A good working plan for explaining the virus, but a bit of a wrench in the works for the traditional definition of TL (which already had some badly meshed gears). :)
 
Those are NOT blind transmitting to an uninfected receiver.

Those work by getting a listener virus on to the target device by traditional means (sneakernet on memory stick, usually, tho' standard network traffic works too). Then, a stub infected system chirps every so often until a fully infected system chirps back. At which point, they establish an audio network, and the stub is upgraded to a full infection version.

Both the stub version and the full version transmit the stub version.

There's no reason a badly programmed blind receiver can't receive signals that force buffer overflows, just like a network card might accept signals that force buffer overflows. (strncpy and fgets are your friends, though I doubt sigproc code uses them.)
 
So I get that some people can't stomach the idea of the Virus for technological reasons. I'm pretty happy to say, "This thing is sentient, not just code, and it works in ways we wouldn't understand in the 21st century." That could include energy waves and patterns that can create nanobots that can attack physical hardware.
 
a bit of a wrench in the works for the traditional definition of TL

doesn't have to be. ships and other high-end constructs need not be 100% sourced to a local capability. for example the u.s. may be tech 8 or whatever, but that doesn't mean san diego all by itself can build a space shuttle.
 
I didn't hate virus. I just didn't think it was very realistic. But one problem I've always had with traveller was how high in TL A.I. was. I could see making a computer powerful enough to run a full A.I that was small enough to fit in a man sized robot TL16. But a large network should be able to have it a lot sooner. I think the out of control A.I. in AOTI is a lot more plausible. It was at a lower tech level.

Personally I just ignored it and stayed in the spinward marches. The time line went on and I didn't really have to bother with virus. virus was out there, but we were safe behind the quarantine. Regency for the win!
 
So I'm curious, would you have liked the Virus if it:

  • were contained to a sector or two?
  • were "more realistic" (transmitted itself in the usual 21st century ways)?
  • had easy antivirus countermeasures?
  • were not sentient?
  • didn't tableflip the 3I canon?
  • left psionics out of it?

◆ **Problem A**
Return the part of the Virus discussion starting at "Personally I just" and ending at "for the win!".
◆ **Problem B**
Translate this sentence from the Virus discussion into Spanish: "Both the stub version and the full version transmit the stub version."
◆ **Problem C**
Answer these questions using the Virus discussion, each on its own line:
(i) What traditional means of getting the listener virus onto a target device is named as the usual one?
(ii) At what TL could a computer running a full A.I. be small enough to fit in a man-sized robot?
(iii) In which region did one poster stay while ignoring the Virus?

◆ **Dataset excerpts**

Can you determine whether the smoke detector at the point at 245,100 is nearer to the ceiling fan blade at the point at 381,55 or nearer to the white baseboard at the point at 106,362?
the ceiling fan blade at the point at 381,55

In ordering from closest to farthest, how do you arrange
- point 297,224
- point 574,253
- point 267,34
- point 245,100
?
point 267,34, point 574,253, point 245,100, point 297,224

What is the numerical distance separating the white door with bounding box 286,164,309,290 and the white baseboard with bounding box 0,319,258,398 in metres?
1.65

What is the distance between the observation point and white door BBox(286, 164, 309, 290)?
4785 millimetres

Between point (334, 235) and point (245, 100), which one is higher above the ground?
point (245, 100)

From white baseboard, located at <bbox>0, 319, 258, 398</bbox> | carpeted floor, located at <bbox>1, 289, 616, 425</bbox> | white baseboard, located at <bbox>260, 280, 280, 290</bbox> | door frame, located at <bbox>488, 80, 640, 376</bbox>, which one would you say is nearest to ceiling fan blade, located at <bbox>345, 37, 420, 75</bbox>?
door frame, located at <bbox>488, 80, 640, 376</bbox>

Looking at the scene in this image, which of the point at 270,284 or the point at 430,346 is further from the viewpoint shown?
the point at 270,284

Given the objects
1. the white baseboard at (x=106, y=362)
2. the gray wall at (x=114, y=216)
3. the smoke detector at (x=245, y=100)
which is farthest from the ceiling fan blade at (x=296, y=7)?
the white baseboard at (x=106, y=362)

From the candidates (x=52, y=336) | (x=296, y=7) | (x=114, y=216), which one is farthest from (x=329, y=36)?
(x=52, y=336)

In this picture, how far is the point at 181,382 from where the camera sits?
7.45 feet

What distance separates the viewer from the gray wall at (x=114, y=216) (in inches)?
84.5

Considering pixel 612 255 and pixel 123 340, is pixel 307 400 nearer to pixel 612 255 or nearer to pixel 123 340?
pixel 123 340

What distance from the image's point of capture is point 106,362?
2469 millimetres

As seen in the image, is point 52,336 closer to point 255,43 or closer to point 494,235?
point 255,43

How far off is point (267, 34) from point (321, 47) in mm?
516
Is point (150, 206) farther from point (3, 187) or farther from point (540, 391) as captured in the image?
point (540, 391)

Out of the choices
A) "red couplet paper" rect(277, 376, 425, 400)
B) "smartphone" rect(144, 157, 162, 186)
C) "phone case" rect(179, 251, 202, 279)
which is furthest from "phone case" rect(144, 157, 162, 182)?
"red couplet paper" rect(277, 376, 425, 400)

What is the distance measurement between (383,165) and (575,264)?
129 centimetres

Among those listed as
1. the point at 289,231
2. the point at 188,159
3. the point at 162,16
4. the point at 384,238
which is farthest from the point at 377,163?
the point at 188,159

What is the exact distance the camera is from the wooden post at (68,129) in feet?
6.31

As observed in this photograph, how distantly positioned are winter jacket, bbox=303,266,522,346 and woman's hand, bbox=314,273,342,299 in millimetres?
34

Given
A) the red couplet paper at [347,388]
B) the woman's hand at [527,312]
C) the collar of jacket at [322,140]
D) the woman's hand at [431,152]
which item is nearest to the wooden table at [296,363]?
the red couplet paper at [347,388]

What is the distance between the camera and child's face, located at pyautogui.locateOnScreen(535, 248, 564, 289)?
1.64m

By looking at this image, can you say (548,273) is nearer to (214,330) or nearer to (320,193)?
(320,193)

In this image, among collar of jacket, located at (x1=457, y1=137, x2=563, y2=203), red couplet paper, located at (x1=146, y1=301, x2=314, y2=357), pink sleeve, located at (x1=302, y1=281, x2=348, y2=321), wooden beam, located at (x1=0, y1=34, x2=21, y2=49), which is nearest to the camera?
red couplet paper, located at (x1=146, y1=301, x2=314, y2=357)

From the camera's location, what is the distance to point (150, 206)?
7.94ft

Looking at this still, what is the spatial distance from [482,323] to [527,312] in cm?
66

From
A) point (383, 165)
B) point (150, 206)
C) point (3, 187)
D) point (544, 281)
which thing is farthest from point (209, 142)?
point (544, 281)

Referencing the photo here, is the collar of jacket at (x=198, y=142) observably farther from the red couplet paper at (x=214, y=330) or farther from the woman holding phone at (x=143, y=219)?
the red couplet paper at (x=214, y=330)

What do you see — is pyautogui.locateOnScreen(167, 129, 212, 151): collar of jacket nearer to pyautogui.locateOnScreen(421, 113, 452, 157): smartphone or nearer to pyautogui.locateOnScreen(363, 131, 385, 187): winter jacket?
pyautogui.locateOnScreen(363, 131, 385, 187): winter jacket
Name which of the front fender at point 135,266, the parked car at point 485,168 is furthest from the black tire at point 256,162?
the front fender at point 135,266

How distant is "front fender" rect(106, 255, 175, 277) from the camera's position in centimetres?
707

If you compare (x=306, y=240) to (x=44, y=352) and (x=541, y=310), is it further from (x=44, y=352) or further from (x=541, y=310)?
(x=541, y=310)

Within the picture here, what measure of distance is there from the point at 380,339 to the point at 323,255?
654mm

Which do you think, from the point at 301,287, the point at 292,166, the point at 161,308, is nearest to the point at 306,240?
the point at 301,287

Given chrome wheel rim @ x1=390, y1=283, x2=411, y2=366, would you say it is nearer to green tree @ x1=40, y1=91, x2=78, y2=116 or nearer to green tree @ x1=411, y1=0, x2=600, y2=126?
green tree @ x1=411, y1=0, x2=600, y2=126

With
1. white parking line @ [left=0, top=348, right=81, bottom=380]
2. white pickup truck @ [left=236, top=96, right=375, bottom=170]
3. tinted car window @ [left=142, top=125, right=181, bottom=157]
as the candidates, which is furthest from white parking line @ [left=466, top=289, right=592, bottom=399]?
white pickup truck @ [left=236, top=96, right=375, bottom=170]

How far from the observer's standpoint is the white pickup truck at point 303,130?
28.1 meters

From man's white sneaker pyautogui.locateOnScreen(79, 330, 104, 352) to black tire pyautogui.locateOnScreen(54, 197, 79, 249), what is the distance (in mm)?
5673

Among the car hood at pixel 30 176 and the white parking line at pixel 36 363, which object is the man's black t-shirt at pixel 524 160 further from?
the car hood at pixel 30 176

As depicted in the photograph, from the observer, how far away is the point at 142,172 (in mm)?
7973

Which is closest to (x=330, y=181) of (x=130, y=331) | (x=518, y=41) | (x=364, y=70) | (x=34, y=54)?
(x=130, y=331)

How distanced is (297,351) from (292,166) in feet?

◆ **Exercise response A**
Personally I just ignored it and stayed in the spinward marches. The time line went on and I didn't really have to bother with virus. virus was out there, but we were safe behind the quarantine. Regency for the win!

◆ **Exercise response B**
Tanto la versión stub como la versión completa transmiten la versión stub.

◆ **Exercise response C**
(i) Sneakernet on a memory stick
(ii) TL16
(iii) The Spinward Marches